(Source data begins)

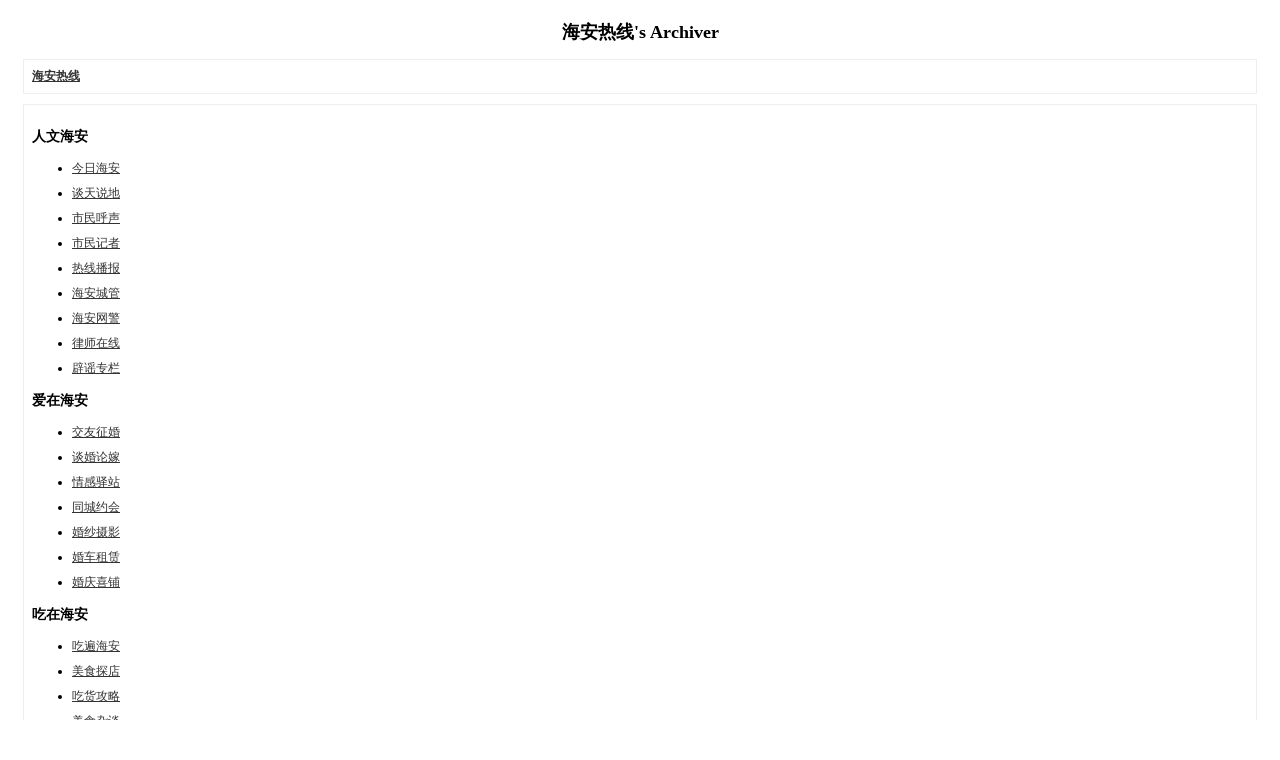

--- FILE ---
content_type: text/html; charset=gbk
request_url: http://haianrx.com/archiver/
body_size: 2096
content:
<!DOCTYPE html PUBLIC "-//W3C//DTD XHTML 1.0 Transitional//EN" "http://www.w3.org/TR/xhtml1/DTD/xhtml1-transitional.dtd">
<html xmlns="http://www.w3.org/1999/xhtml">
<head>
<base href="http://haianrx.com/archiver/" />
<title>海安热线 海安论坛 海安新闻 海安门户网站 海安网络媒体 -  Powered by Discuz! Archiver</title>

<meta name="keywords" content="海安网，海安论坛，海安零距离，海安新传媒，海安新闻，海安播报" />
<meta name="description" content="海安热线是江苏省南通市海安县门户网站。海安人自己的网上交流平台,聚焦热点新闻 , 关注家乡发展。 在这里，知海安！生活在海安县，爱上海安热线！ ,海安热线" />
<meta name="generator" content="Discuz! X3.4" />
<meta name="author" content="Discuz! Team and Comsenz UI Team" />
<meta name="copyright" content="2001-2020, Tencent Cloud." />
<style type="text/css">
	body {font-family: Verdana;FONT-SIZE: 12px;MARGIN: 0;color: #000000;background: #ffffff;}
	img {border:0;}
	li {margin-top: 8px;}
	.page {padding: 4px; border-top: 1px #EEEEEE solid}
	.author {background-color:#EEEEFF; padding: 6px; border-top: 1px #ddddee solid}
	#nav, #content, #end {padding: 8px; border: 1px solid #EEEEEE; clear: both; width: 95%; margin: auto; margin-top: 10px;}
	#header, #footer { margin-top: 20px; }
	#loginform {text-align: center;}
</style>
</head>
<body vlink="#333333" link="#333333">
<center id="header">
<h2>海安热线's Archiver </h2>
</center><div id="nav">
	<a href="./"><strong>海安热线</strong></a>
</div>
<div id="content">
		<h3>人文海安</h3>
		<ul>
				<li><a href="fid-2.html">今日海安</a></li>
				<li><a href="fid-38.html">谈天说地</a></li>
				<li><a href="fid-39.html">市民呼声</a></li>
				<li><a href="fid-40.html">市民记者</a></li>
				<li><a href="fid-41.html">热线播报</a></li>
				<li><a href="fid-42.html">海安城管</a></li>
				<li><a href="fid-43.html">海安网警</a></li>
				<li><a href="fid-44.html">律师在线</a></li>
				<li><a href="fid-119.html">辟谣专栏</a></li>
			</ul>
			<h3>爱在海安</h3>
		<ul>
				<li><a href="fid-37.html">交友征婚</a></li>
				<li><a href="fid-45.html">谈婚论嫁</a></li>
				<li><a href="fid-46.html">情感驿站</a></li>
				<li><a href="fid-116.html">同城约会</a></li>
				<li><a href="fid-47.html">婚纱摄影</a></li>
				<li><a href="fid-107.html">婚车租赁</a></li>
				<li><a href="fid-108.html">婚庆喜铺</a></li>
			</ul>
			<h3>吃在海安</h3>
		<ul>
				<li><a href="fid-76.html">吃遍海安</a></li>
				<li><a href="fid-77.html">美食探店</a></li>
				<li><a href="fid-78.html">吃货攻略</a></li>
				<li><a href="fid-79.html">美食杂谈</a></li>
			</ul>
			<h3>住在海安</h3>
		<ul>
				<li><a href="fid-56.html">房产楼市</a></li>
				<li><a href="fid-57.html">家居装饰</a></li>
				<li><a href="fid-105.html">业主心声</a></li>
				<li><a href="fid-106.html">热线看房团</a></li>
			</ul>
			<h3>玩在海安</h3>
		<ul>
				<li><a href="fid-88.html">游山玩水</a></li>
				<li><a href="fid-89.html">摄影贴图</a></li>
				<li><a href="fid-90.html">体育健身</a></li>
				<li><a href="fid-92.html">动漫游戏</a></li>
				<li><a href="fid-93.html">户外垂钓</a></li>
				<li><a href="fid-94.html">游子思乡</a></li>
				<li><a href="fid-95.html">校友会</a></li>
				<li><a href="fid-91.html">战友情</a></li>
			</ul>
			<h3>乐在海安</h3>
		<ul>
				<li><a href="fid-96.html">我型我秀</a></li>
				<li><a href="fid-97.html">花鸟鱼虫</a></li>
				<li><a href="fid-98.html">古玩收藏</a></li>
				<li><a href="fid-115.html">股市彩票</a></li>
				<li><a href="fid-99.html">宠物情缘</a></li>
				<li><a href="fid-110.html">医疗健康</a></li>
			</ul>
			<h3>车行海安</h3>
		<ul>
				<li><a href="fid-66.html">汽车论坛</a></li>
				<li><a href="fid-67.html">车友之家</a></li>
				<li><a href="fid-68.html">骑行联盟</a></li>
				<li><a href="fid-69.html">品牌专区</a></li>
				<li><a href="fid-100.html">我要拼车</a></li>
			</ul>
			<h3>购在海安</h3>
		<ul>
				<li><a href="fid-101.html">购物指南</a></li>
				<li><a href="fid-102.html">小编探店</a></li>
				<li><a href="fid-103.html">团购促销</a></li>
				<li><a href="fid-104.html">品牌商家</a></li>
				<li><a href="fid-109.html">同城交易</a></li>
			</ul>
			<h3>亲子乐园</h3>
		<ul>
				<li><a href="fid-58.html">育儿心经</a></li>
				<li><a href="fid-59.html">宝宝秀场</a></li>
				<li><a href="fid-60.html">应孕而生</a></li>
				<li><a href="fid-61.html">婆媳关系</a></li>
				<li><a href="fid-62.html">婚姻家庭</a></li>
				<li><a href="fid-63.html">亲子活动</a></li>
				<li><a href="fid-64.html">母婴商家</a></li>
				<li><a href="fid-65.html">早教中心</a></li>
			</ul>
			<h3>便民信息</h3>
		<ul>
				<li><a href="fid-80.html">求职招聘</a></li>
				<li><a href="fid-81.html">房屋租售</a></li>
				<li><a href="fid-82.html">车辆交易</a></li>
				<li><a href="fid-83.html">教育培训</a></li>
				<li><a href="fid-84.html">二手市场</a></li>
				<li><a href="fid-86.html">本地广告</a></li>
				<li><a href="fid-87.html">非本地广告</a></li>
			</ul>
			<h3>合作专区</h3>
		<ul>
				<li><a href="fid-114.html">新梦想</a></li>
				<li><a href="fid-113.html">爱心公益</a></li>
			</ul>
			<h3>站务管理</h3>
		<ul>
				<li><a href="fid-72.html">社区公告</a></li>
				<li><a href="fid-73.html">意见建议</a></li>
				<li><a href="fid-74.html">回收站</a></li>
				<li><a href="fid-75.html">站务中心</a></li>
			</ul>
		</div>
<div id="end">
	查看完整版本:
	<a href="../forum.php" target="_blank"><strong>海安热线</strong></a>
</div>
<br />
<center>
		<div id="footer">
		Powered by <strong><a target="_blank" href="http://www.discuz.net">Discuz! X3.4 Archiver</a></strong> &nbsp; Copyright &copy 2001-2020, Tencent Cloud.
		<br />
		<br />
	</div>
</center>
</body>
</html>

(Source data ends)

Show all lines in the records above that hold "haianrx".

request_url: http://haianrx.com/archiver/
<base href="http://haianrx.com/archiver/" />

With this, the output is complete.